- [PASSAGE SHOWN]
Lana Skeldon
- Born: 18 October 1993 (age 32) Melrose, Scotland
- Height: 161 cm (5 ft 3 in)
- Weight: 80 kg (176 lb)

Rugby union career
- Position: Hooker

Senior career
- Years: Team / Apps / (Points)
- 2017-2018: Watsonians
- 2018-2020: DMP Sharks
- 2021-2023: Worcester Warriors
- 2023-present: Bristol Bears

International career
- Years: Team / Apps / (Points)
- 2011–present: Scotland / 84 / (130)

= Lana Skeldon =

Lana Skeldon (born 18 October 1993) is a Scottish professional rugby player from Hawick. She has played in multiple Women's Six Nations Championships, including the 2021 Women's Six Nations Championship.

== Club career ==
Skeldon began her club career playing at Tennent's Women's Premier League side, Watsonians. She began playing for DMP Sharks in the Premier 15s in 2019.

She's been part of a Scottish Schools Cup-winning team on three occasions at U15 and U18 with Gala Girls and won the plate with Melrose Ladies in 2013.

She typically played six in back-row before one of her coaches offered her the chance to play as a hooker. She describes this as a turning point in her career.

- [EXERCISE]
Continue the Lana Skeldon article from the point where it stops.

- [MATERIAL PROVIDED]
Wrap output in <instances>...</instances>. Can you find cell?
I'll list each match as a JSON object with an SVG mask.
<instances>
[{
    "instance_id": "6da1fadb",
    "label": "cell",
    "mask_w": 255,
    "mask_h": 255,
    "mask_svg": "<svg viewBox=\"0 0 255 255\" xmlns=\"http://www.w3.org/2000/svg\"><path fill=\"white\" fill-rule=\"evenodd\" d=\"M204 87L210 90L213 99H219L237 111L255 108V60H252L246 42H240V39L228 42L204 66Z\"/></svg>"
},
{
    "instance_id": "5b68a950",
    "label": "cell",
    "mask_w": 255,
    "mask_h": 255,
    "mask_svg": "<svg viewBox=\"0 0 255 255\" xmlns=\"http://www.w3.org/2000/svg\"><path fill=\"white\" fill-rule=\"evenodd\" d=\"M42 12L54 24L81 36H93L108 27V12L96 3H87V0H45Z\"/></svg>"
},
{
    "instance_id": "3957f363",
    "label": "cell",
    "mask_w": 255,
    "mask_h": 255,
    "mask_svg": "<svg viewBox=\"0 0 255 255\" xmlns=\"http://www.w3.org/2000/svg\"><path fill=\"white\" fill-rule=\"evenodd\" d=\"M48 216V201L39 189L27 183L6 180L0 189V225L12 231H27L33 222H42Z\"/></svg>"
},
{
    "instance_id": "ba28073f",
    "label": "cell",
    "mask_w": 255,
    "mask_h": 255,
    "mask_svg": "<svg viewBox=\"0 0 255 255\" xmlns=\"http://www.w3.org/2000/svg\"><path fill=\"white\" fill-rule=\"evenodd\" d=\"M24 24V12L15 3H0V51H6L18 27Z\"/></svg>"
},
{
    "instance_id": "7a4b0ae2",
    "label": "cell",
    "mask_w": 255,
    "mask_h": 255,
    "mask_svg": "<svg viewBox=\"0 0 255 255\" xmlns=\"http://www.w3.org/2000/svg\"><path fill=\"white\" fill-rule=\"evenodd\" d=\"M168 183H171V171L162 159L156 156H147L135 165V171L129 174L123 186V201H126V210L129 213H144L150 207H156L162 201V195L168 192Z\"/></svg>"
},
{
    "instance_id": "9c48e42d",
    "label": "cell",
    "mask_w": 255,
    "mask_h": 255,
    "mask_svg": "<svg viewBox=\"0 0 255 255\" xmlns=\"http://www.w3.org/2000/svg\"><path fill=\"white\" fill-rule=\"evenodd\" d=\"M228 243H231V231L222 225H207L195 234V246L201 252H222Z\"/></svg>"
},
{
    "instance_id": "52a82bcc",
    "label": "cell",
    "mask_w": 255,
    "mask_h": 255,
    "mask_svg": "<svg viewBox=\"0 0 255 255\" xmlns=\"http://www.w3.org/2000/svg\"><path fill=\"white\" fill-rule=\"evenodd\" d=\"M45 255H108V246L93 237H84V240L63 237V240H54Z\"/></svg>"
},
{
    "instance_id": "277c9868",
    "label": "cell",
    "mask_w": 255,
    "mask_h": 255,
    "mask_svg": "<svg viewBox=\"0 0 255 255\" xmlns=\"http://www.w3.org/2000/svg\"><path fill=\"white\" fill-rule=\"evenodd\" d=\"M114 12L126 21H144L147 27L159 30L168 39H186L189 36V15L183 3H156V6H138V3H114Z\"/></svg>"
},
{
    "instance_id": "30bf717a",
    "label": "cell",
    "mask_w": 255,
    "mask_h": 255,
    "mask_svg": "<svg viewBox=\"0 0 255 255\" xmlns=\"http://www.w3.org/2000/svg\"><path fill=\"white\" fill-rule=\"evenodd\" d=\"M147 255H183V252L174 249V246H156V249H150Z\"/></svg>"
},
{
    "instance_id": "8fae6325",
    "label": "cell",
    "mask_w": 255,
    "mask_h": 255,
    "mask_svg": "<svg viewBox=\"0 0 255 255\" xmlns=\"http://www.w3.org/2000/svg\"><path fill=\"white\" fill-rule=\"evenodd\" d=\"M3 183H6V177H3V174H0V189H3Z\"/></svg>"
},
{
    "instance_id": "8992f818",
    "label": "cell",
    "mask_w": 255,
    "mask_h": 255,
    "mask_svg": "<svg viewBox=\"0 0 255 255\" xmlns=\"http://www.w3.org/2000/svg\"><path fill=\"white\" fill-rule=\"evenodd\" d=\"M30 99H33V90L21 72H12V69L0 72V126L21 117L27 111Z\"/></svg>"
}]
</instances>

- [RESULT]
In 2021 Skeldon was signed by Worcester Warriors. After Worcester left the Women's Premiership in 2023, she was signed to play for Bristol Bears

== International career ==
Skeldon made her international debut for XVs against the Netherlands in 2011. Before that, she represented Scotland Women U15, U16, U18 and U20. She was eleven when she started playing for Scotland.

Skeldon was named as one of eight ‘2021’ contracted players by Scottish Rugby ahead of the 2018/19 season, enabling her to train full-time.

She was part of the team that defeated Wales at Broadwood in 2017, which she describes as her proudest moment.

Skeldon was also part of the team that defeated Italy in 2017, converting tries for teammate Chloe Rollie.

Skeldon played in the 2019 South African tour, in which the Scottish team won two of its matches, playing for the first time in the Southern hemisphere.

She played in the 2020 Women's Six Nations Championship, which was disrupted due to COVID-19. She was also part of the squad for the 2021 Women's Six Nations Championship, playing in all three matches against England, Italy and Wales.

She was named in Scotland's squad for the 2025 Six Nations Championship. She later made the Scottish side for the Women's Rugby World Cup in England.

== Personal life ==
The former pupil of Hawick High School spent her teenage years playing football, hockey and rugby before dedicating her time fully to the latter.

Her mother Ann Skeldon played rugby for Hawick Ladies and Skeldon states this as her inspiration for learning the sport. Her father Michael also played rugby, representing Hawick Harlequins.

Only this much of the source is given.